DIRECTIVE ::
Locate each line below that contains the word "figure" and copy those lines out, counting a match only when the capitalization is the same.

DATASET ROWS ::
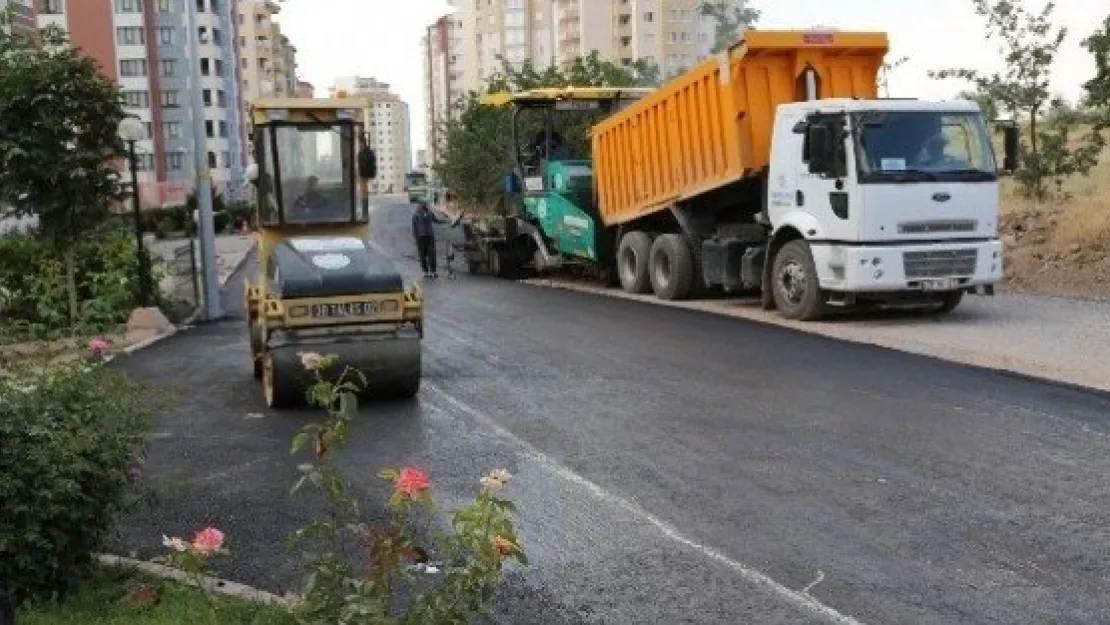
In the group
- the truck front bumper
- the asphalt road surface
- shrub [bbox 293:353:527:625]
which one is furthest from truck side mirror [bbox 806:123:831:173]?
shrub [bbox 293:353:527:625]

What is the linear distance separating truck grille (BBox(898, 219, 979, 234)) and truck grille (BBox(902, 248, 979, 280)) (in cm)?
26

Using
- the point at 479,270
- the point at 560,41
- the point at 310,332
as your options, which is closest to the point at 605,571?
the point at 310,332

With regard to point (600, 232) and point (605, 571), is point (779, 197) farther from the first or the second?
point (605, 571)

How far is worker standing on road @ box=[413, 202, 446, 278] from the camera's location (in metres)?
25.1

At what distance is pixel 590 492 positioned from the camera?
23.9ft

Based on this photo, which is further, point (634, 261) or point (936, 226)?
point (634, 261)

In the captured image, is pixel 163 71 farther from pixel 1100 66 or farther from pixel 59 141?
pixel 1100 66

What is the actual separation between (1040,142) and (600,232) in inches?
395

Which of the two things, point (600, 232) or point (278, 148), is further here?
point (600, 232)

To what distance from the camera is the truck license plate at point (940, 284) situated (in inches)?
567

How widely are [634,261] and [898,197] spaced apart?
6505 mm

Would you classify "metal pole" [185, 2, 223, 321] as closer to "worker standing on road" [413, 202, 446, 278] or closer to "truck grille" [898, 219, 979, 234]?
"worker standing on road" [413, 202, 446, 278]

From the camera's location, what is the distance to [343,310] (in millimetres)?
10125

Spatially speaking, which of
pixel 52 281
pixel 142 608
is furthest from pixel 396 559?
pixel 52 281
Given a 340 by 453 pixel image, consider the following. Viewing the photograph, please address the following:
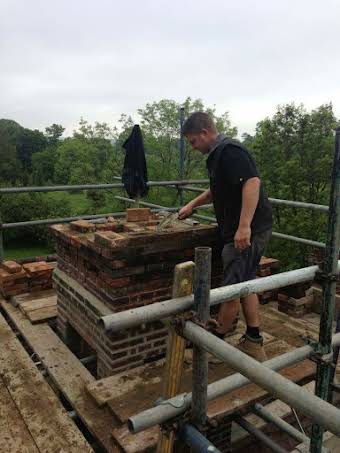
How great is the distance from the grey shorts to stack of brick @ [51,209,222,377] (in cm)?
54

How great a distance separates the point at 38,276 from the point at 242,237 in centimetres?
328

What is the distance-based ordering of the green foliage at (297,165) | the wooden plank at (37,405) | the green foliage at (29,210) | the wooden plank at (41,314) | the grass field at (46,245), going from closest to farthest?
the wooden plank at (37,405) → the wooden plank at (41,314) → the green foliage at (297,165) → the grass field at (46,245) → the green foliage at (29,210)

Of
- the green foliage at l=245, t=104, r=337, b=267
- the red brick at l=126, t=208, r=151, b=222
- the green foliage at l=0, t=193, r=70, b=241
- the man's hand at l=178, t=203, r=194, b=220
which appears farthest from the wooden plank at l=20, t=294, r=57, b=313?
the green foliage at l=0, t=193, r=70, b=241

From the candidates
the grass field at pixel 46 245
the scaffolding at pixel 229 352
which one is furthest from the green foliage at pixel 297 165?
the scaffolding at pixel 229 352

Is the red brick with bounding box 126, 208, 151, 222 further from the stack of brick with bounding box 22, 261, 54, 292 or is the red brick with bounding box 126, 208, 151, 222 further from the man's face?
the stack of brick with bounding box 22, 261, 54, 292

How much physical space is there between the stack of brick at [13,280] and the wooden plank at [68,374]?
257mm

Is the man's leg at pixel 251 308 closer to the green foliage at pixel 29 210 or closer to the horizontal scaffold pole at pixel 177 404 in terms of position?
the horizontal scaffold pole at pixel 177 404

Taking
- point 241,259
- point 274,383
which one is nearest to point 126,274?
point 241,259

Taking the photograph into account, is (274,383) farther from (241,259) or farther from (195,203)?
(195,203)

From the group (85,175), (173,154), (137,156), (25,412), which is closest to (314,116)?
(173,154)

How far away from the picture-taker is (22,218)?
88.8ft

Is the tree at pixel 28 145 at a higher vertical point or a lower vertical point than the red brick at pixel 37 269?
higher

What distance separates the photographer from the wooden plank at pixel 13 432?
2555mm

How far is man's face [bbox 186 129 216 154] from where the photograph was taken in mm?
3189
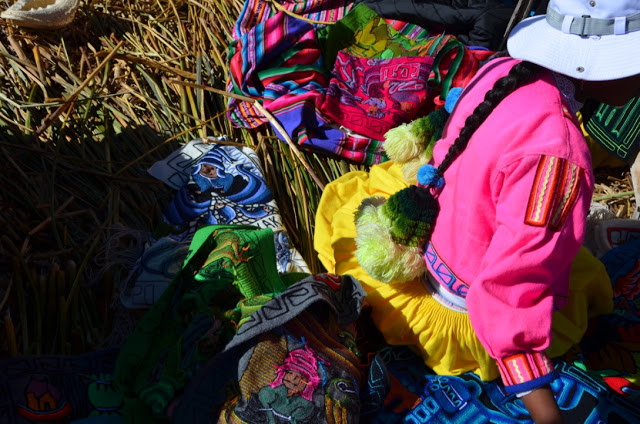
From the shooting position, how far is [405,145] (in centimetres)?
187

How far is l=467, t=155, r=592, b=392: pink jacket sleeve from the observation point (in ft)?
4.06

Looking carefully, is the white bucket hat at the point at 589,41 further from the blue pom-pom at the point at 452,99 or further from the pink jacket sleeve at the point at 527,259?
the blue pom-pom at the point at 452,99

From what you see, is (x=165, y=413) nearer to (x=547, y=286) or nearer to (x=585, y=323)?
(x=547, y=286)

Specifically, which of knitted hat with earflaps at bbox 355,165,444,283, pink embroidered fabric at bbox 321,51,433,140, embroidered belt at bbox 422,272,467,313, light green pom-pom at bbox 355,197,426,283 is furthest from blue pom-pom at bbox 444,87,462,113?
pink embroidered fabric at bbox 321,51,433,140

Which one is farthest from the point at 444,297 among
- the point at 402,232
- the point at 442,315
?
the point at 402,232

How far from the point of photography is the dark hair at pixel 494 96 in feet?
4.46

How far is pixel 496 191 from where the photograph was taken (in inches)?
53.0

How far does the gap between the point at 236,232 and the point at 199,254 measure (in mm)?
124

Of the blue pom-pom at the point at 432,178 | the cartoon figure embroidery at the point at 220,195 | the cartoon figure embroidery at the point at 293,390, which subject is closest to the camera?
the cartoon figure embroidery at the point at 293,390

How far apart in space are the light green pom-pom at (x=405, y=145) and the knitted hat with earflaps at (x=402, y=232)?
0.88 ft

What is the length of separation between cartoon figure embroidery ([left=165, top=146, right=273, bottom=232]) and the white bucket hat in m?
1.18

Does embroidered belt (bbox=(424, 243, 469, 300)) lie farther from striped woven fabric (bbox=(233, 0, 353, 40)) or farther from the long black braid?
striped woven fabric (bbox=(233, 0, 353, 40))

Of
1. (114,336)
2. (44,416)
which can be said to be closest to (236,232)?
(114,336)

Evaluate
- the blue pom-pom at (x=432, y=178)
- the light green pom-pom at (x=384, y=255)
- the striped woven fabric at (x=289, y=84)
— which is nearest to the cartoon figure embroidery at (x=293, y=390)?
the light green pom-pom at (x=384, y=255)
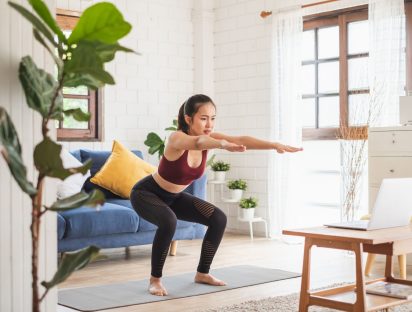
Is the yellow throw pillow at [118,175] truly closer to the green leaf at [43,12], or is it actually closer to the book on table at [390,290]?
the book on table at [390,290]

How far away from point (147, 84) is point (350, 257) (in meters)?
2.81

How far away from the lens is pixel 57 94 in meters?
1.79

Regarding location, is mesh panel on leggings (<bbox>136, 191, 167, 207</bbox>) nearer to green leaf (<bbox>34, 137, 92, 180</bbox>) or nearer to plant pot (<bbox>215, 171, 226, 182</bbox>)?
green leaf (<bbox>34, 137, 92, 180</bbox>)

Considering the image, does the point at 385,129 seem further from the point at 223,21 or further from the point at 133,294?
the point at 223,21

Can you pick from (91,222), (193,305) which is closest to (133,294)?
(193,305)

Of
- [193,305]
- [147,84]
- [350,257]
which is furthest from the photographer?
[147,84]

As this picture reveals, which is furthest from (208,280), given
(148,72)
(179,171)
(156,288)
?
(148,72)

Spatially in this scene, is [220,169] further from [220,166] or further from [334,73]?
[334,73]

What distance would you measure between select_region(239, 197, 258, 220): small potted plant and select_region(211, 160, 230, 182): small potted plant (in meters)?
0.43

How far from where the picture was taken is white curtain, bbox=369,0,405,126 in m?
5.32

OUTPUT OF THE EXERCISE ::
Of the blue pom-pom at the point at 432,178 | the cartoon figure embroidery at the point at 220,195 | the cartoon figure embroidery at the point at 293,390, which subject is closest to the camera?
the cartoon figure embroidery at the point at 293,390
What is the length of separation between cartoon figure embroidery ([left=165, top=146, right=273, bottom=232]) and the white bucket hat in m?
— which is nearest to the cartoon figure embroidery at (x=293, y=390)?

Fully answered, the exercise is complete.